Generation of CRISPR cell lines sgRNA sequences targeting NAGK or Mgat5 from the Brunello and Brie libraries (Doench et al., 2016) was cloned into the lentiCRISPRv2 vector (Sanjana et al., 2014). Lentivirus was produced in 293 T cells according to standard protocol. Cells were then infected with the CRISPR lentivirus and selected with puromycin. Cells were plated at very low density into 96-well plates to establish colonies generated from single-cell clones. Mgat5 gene disruption was validated by qPCR and L-PHA binding. NAGK gene disruption was validated by qPCR, western blot, and 13C-GlcNAc tracing. Seven NAGK knockout clonal cell lines established from three different sgRNAs, four in PANC-1 cells and three in MIA PaCa-2 cells, were chosen for use in the study.

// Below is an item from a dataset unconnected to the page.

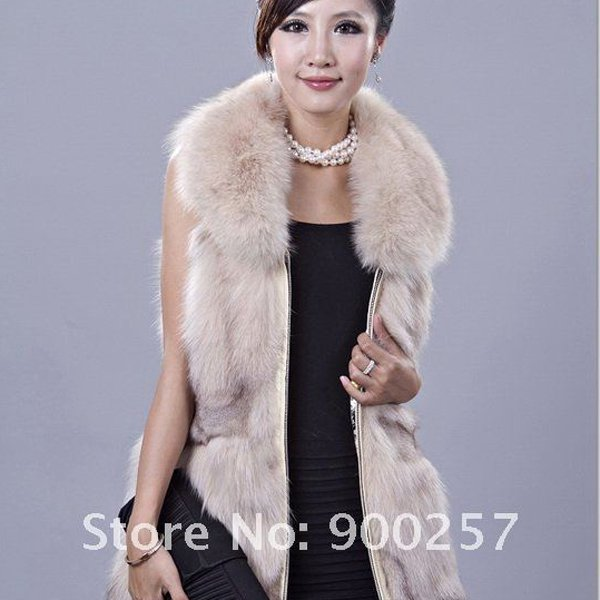 Gorgeous Genuine REAL Fox Fur Long Vest, Cream, XL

Please see table at end of methods for primer sequences of guides used.
Western blotting
For protein extraction from cells, cells were kept on ice and washed three times with PBS, then scraped into PBS and spun down at 200 g for 5 min. The cell pellet was resuspended in 50–100 µL RIPA buffer (1% NP-40, 0.5% deoxycholate, 0.1% SDS, 150 mM NaCl, 50 mM Tris plus protease inhibitor cocktail [Sigma-Aldrich, P8340] and phosSTOP [Sigma-Aldrich, 04906845001]), and lysis was allowed to continue on ice for 10 min. Cells were sonicated with a Fisherbrand Model 120 Sonic Dismembrator (Fisher Scientific, FB120A110) for three pulses of 20 s each at 20% amplitude. Cell lysate was spun down at 15,000 g for 10 min at 4°C, and supernatant was transferred to a new tube. For protein extraction from tissue, the sample was resuspended in 500 µL RIPA buffer and homogenized using a TissueLyser (Qiagen, 85210) twice for 30 s at 20 Hz. Following incubation on ice for 10 min, the same procedure was followed as for cells. For both cells and tissue, lysate samples were stored at −80°C until analysis by immunoblot. All blots were developed using a LI-COR Odyssey CLx system. Antibodies used in this study were as follows: O-GlcNAc CTD110.6 (Cell Signaling 9875S), tubulin (Sigma T6199), HSP60 (Cell Signaling 12165S), NAGK (Atlas Antibodies, HPA035207), and PARP (Cell Signaling 9532).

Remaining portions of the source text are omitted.